━━━━━ Provided text ━━━━━

The result, writes Hawkins, is we must commit ourselves “to build an independent, membership-based working-class party.” Even the New Deal-type reforms of Bernie Sanders “do not end the oppression, alienation, and disempowerment of working people” and do not stop “capitalism’s competitive drive for mindless growth that is devouring the environment and roasting the planet.”

Hawkins urges an ecosocialist party that creates economic democracy; i.e., social ownership of the means of production for democratic planning and allocation of economic surpluses as well as confronting the climate crisis. He explains socialism is a “movement of the working class acting for itself, independently, for its own freedom.”

He urges membership-based parties building from the local level that are independent of the two corporate-funded parties.  Local branches would educate people on issues to support a mass movement for transformational change. Hawkins is a long-time anti-racism activist. He became politically active as a teenager when he saw the mistreatment of the Mississippi Freedom Democrats, who elected sharecropper Fannie Lou Hamer as their co-chair. He believes a left party must confront racial and ethnic tensions that have divided the working class throughout its history.

Hawkins points out the reasons why the time is ripe for this. Two-thirds of people are from the working class compared to one-third in 1900. The middle class (e.g. teachers, nurses, doctors, lawyers, technicians) holds progressive positions on policy issues creating super-majority support for critical issues on our agenda. The working and middle classes are better educated than ever. Over the last forty years, their living standards have declined, especially the younger cohort that is starting life in debt like no other generation. Finally, the environmental crisis is upon us and can no longer be ignored creating a decisive need for radical remaking of the economy.

Critical Issues To Educate And Mobilize Around

Popular Resistance identified a 16 point People’s Agenda for economic, racial and environmental justice as well as peace.  Three issues on which we should focus our organizing over the next few years include:

National Improved Medicare For All: The transformation of healthcare in the US from an insurance-based market system to a national public health system is an urgent need with over 100,000 deaths annually that would not occur if we had a system like the UK or France, two-thirds of bankruptcies (more than 500,000 per year) are due to medical illness even though most of those who were bankrupted had insurance, 29 million people do not have health insurance and 87 million people are underinsured.

While many Democrats are supporting expanded and improved Medicare for all, including presidential candidates, the movement needs to push them to truly mean it and not to support fake solutions that use our language; e.g., Medicare for some (public options, Medicare buy-ins and reducing the age of Medicare). Winning Medicare for all will not only improve the health of everyone, it will be a great economic equalizer for the poor, elderly and communities of color. This is an issue we can win if we continue to educate and organize around it.

Join our Health Over Profit for Everyone campaign.

Enacting a Green New Deal. The Green New deal has been advocated for since 2006, first by Global Greens, then by Green Party candidates at the state level and then by Jill Stein in her two presidential runs. The issue is now part of the political agenda thanks to Alexandria Ocasio-Cortez. She and Senator Ed Markey led the introduction of a framework for a Green New Deal, which is supported by more than 50 Democrats including many presidential candidates.

Their resolution is a framework that the movement needs to educate and organize to make into real legislation to urgently confront the climate crisis, which has been mishandled by successive US presidents. The movement must unite for a real Green New Deal.

━━━━━ Data under study ━━━━━

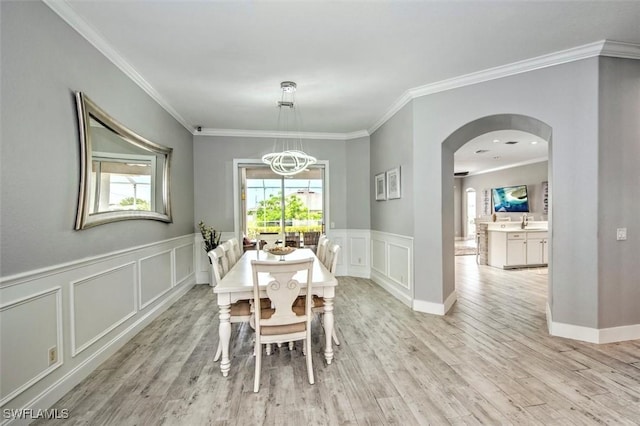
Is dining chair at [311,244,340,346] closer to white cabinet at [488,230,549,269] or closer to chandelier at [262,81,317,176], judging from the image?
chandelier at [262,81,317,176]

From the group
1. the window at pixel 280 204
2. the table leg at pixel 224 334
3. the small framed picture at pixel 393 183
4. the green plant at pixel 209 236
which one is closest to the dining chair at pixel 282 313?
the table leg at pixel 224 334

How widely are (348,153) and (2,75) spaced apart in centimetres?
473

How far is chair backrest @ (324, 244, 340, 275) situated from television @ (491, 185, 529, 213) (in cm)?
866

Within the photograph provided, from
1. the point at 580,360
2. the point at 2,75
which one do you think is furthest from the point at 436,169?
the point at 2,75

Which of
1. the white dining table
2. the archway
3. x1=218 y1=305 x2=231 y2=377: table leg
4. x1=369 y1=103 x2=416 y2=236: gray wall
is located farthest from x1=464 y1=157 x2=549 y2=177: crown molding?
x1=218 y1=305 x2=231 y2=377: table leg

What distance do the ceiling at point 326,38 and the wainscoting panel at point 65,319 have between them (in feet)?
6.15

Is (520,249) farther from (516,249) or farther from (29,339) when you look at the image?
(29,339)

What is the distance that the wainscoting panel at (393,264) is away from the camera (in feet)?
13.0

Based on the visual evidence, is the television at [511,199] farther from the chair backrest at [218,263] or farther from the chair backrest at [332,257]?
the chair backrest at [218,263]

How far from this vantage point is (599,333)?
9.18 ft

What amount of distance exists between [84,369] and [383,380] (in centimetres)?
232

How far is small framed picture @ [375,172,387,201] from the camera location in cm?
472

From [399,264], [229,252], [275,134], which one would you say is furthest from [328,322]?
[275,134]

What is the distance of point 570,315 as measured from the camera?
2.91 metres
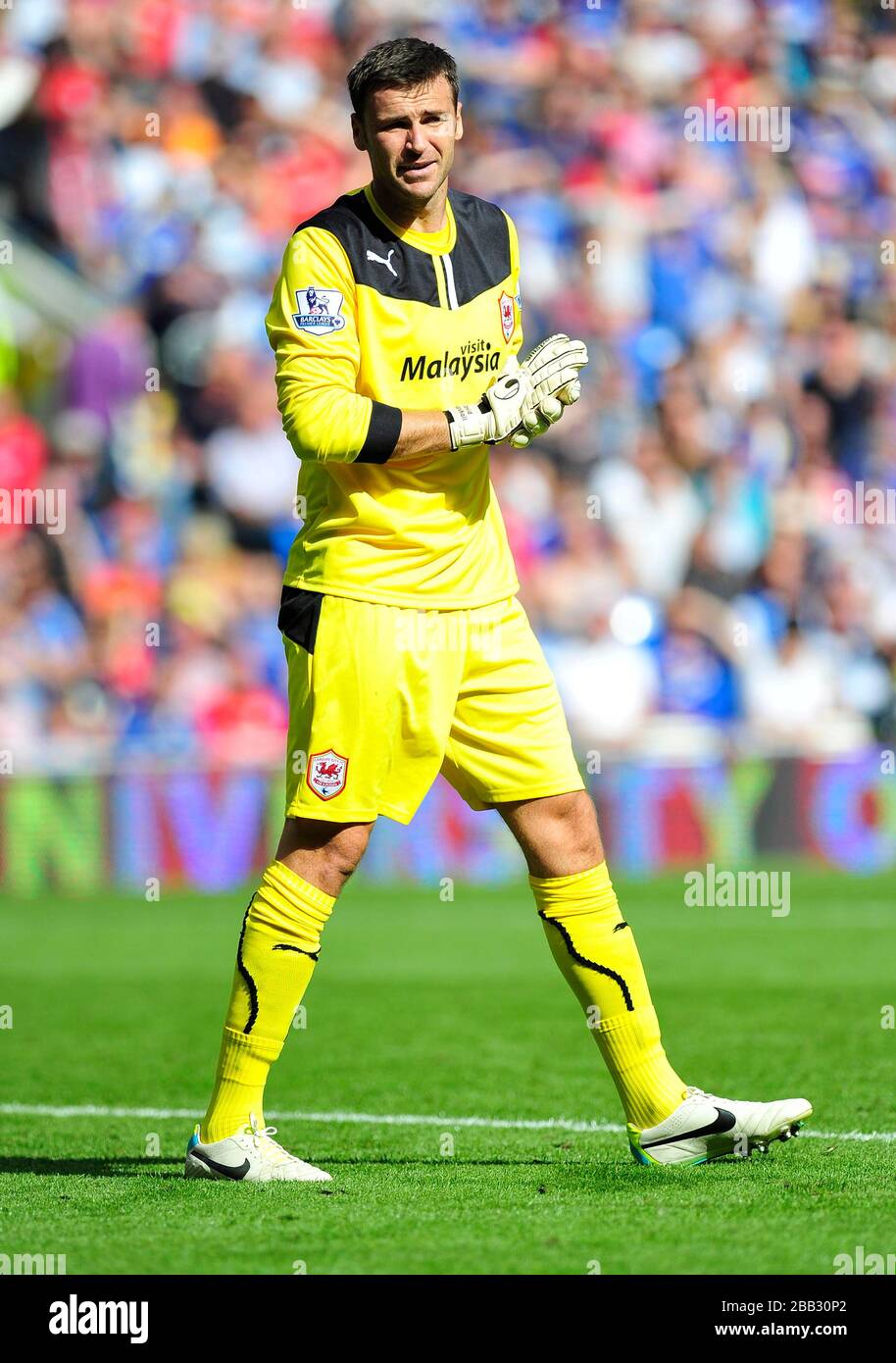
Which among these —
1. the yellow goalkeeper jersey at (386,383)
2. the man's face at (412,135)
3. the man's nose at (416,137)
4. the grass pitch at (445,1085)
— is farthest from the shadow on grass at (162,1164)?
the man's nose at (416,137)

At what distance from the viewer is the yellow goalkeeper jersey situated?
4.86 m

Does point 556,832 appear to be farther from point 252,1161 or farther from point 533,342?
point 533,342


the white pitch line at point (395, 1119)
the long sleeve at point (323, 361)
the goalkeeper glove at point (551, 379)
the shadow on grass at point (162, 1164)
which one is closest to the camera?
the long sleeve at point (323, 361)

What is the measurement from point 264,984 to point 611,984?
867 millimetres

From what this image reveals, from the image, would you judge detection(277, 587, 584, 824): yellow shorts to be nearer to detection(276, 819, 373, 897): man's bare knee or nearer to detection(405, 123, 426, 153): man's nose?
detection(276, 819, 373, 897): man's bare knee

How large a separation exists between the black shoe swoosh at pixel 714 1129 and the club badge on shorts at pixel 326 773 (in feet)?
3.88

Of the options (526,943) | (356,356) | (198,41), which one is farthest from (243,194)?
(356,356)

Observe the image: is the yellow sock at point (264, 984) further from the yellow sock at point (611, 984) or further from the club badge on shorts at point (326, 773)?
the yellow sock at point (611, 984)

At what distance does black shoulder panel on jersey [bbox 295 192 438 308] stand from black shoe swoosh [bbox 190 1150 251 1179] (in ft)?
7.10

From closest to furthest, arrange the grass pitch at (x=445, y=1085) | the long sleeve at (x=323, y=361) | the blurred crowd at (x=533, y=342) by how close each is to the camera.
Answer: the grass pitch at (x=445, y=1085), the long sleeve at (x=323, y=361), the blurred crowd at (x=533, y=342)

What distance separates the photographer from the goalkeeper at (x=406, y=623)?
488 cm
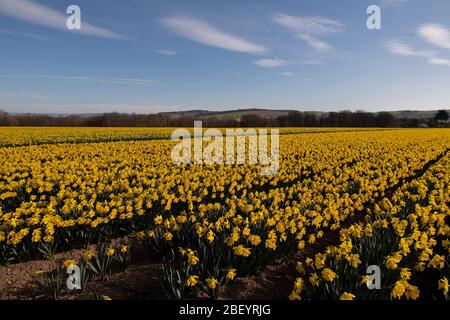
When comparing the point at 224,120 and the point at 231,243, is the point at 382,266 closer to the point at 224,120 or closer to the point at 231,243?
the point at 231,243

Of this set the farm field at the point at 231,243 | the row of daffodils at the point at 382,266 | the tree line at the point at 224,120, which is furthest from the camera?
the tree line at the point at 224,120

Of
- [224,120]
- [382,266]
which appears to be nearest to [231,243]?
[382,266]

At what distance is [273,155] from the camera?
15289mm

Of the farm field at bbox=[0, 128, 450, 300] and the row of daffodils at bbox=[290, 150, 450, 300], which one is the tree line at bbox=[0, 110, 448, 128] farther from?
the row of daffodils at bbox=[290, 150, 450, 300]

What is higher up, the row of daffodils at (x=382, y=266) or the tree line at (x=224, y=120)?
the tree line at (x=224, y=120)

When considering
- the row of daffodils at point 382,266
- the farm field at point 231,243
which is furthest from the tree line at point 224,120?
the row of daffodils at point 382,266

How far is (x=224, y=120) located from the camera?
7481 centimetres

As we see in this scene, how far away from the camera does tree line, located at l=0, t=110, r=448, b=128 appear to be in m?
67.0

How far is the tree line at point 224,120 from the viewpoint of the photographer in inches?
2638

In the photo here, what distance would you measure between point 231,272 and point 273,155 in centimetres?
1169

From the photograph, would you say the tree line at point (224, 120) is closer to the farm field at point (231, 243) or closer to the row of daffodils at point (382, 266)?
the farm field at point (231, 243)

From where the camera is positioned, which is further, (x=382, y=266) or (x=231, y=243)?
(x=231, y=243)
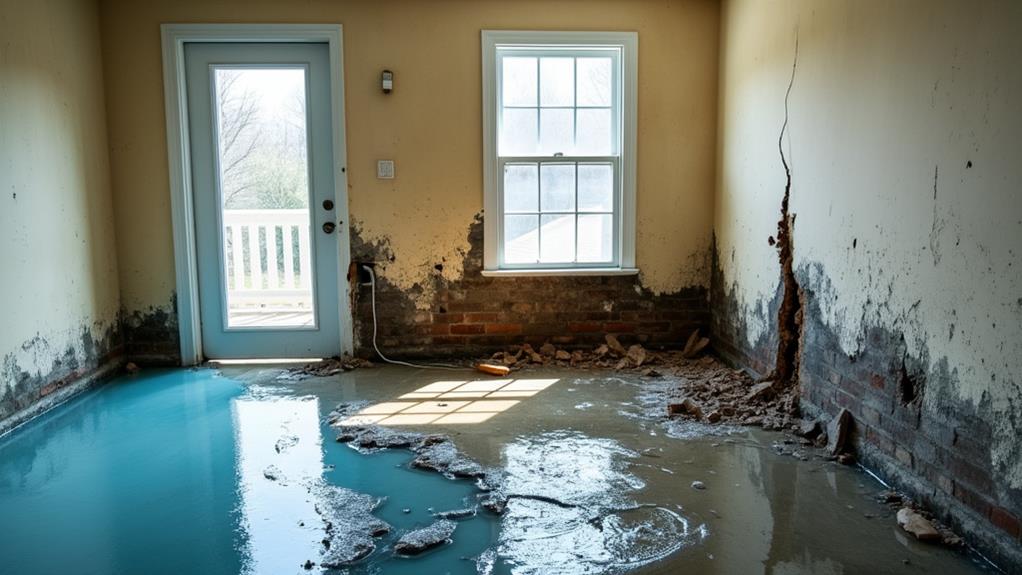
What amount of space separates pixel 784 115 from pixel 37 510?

━━━━━

Tasks and exercises
1. Decide whether each statement agrees with the Hawkins passage, answering yes or no and quoting the deciding words. (a) Today two-thirds of people are working class, compared to one-third in 1900. (b) Alexandria Ocasio-Cortez was the first to advocate a Green New Deal. (c) 29 million people in the US are underinsured.
2. Output the part of the Hawkins passage that begins at the words "Enacting a Green" and stops after the words "many presidential candidates.".
The lines come from a separate source, not from the Hawkins passage.

Results
1.
(a) Yes: "Two-thirds of people are from the working class compared to one-third in 1900."
(b) No: "The Green New deal has been advocated for since 2006, first by Global Greens"
(c) No: "29 million people do not have health insurance and 87 million people are underinsured."

2.
Enacting a Green New Deal. The Green New deal has been advocated for since 2006, first by Global Greens, then by Green Party candidates at the state level and then by Jill Stein in her two presidential runs. The issue is now part of the political agenda thanks to Alexandria Ocasio-Cortez. She and Senator Ed Markey led the introduction of a framework for a Green New Deal, which is supported by more than 50 Democrats including many presidential candidates.